Bonus Quotation of the Day…

by Don Boudreaux on February 27, 2020

in History, Hubris and humility, Myths and Fallacies, Philosophy of Freedom

… is from page 27 of Stephanie Slade’s excellent cover essay – titled “Against the New Nationalism” – for the April 2020 issue of Reason:

Yet what makes the United States distinctive is the extent to which its history and culture are animated by liberal values such as pluralism, entrepreneurialism, and personal responsibility. In Give Me Liberty: A History of America’s Exceptional Idea (Basic Books), [Rich] Lowry’s National Review colleague Richard Brookhiser canvasses the last 400 years to show that, at virtually every turn, U.S. history has been shaped by Americans’ deep commitment to individual liberty, from democracy and markets to freedom of the press and the free exercise of religion.
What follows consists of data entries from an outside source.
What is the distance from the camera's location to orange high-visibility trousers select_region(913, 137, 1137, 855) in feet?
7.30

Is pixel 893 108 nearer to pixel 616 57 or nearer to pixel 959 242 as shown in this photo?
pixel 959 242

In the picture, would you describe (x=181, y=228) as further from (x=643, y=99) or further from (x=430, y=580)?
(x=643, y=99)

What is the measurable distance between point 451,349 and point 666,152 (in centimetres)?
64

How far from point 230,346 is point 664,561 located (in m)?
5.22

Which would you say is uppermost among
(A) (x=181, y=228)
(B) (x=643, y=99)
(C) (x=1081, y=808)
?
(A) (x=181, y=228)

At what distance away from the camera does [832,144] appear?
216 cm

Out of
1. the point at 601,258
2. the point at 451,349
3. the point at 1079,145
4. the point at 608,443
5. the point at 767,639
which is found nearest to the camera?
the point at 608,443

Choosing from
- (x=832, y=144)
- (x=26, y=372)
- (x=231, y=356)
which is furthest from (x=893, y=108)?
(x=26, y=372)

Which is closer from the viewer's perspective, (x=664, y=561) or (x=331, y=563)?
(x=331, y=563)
As F.A. Hayek put it, “What in Europe was called ‘liberalism’ was here the common tradition on which the American polity had been built.” As H.G. Wells once observed, “All Americans are, from the English point of view, Liberals of one sort or another.”
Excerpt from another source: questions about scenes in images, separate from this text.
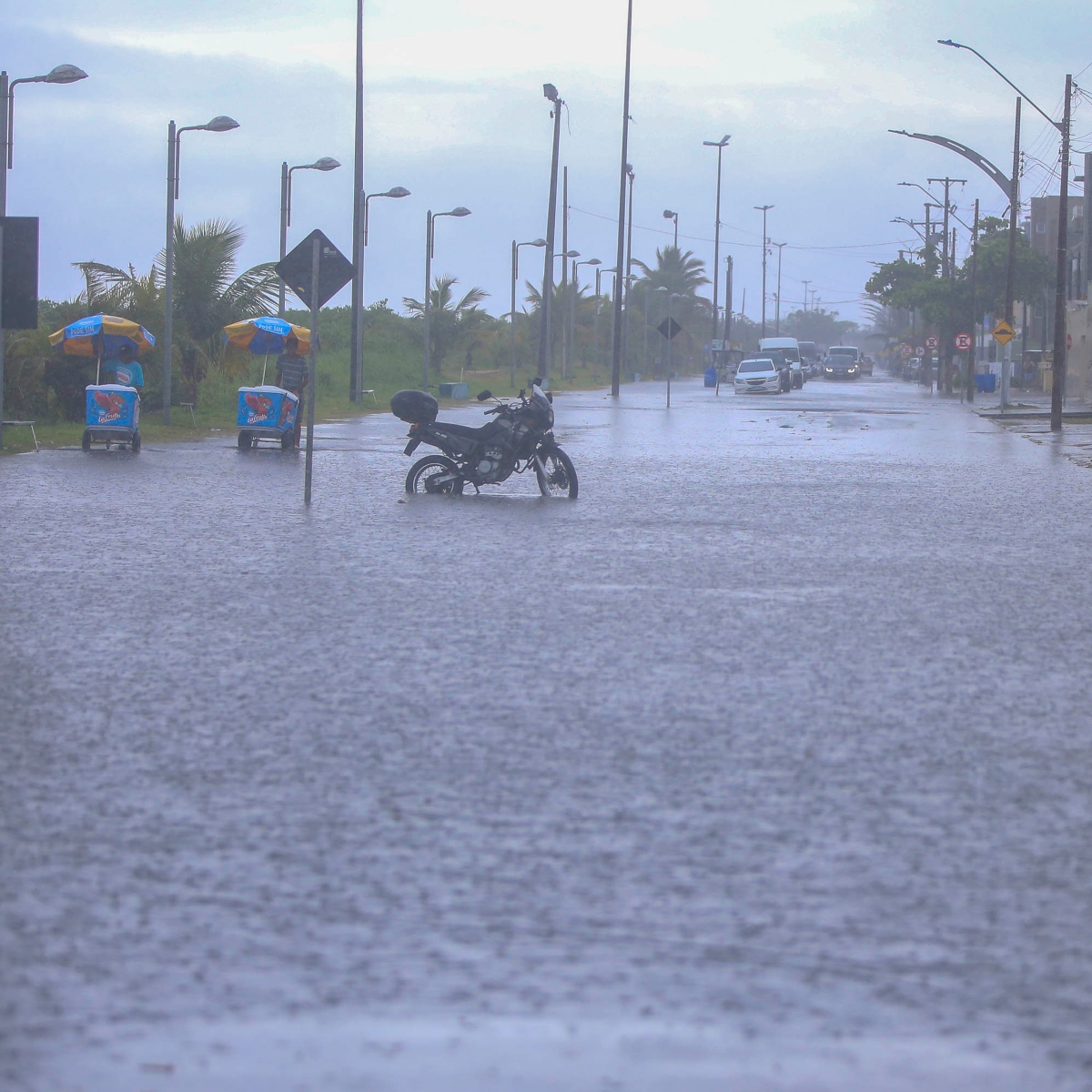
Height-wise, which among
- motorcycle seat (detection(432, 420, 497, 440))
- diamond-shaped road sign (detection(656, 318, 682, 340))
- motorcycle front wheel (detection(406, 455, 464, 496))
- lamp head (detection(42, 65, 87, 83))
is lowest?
motorcycle front wheel (detection(406, 455, 464, 496))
DBx: Indeed. And as Ms. Slade explains well, today’s conservative proponents of economic nationalism – pundits such as Oren Cass, Julius Krein, and Daniel McCarthy, and politicians such as Josh Hawley and Marco Rubio – are either oblivious to, or indifferent to, this American tradition. They would cast it off and replace it with the impoverishing and dignity-destroying feudal-like relations that would be the inevitable result of industrial policy.

Of course, Messrs. Cass, et al., do not intend any such outcome. On the contrary; they mean well. They imagine their schemes bringing about for ordinary Americans more economic and personal security, more meaning in their lives, more genuine prosperity, more fulfillment, more contentment, more of all manner of good things – spiritual, familial, communal, and material.

But each of these conservative nationalists lacks not only an understanding of American history, but also an understanding of economics. They blithely declare that their schemes will achieve the happy outcomes that float freely and beautifully in their imaginations. None, however, gives any genuinely serious thought to how their schemes will play out in reality compared to the results of the competitive market processes that each of them, in his economic ignorance, holds in contempt.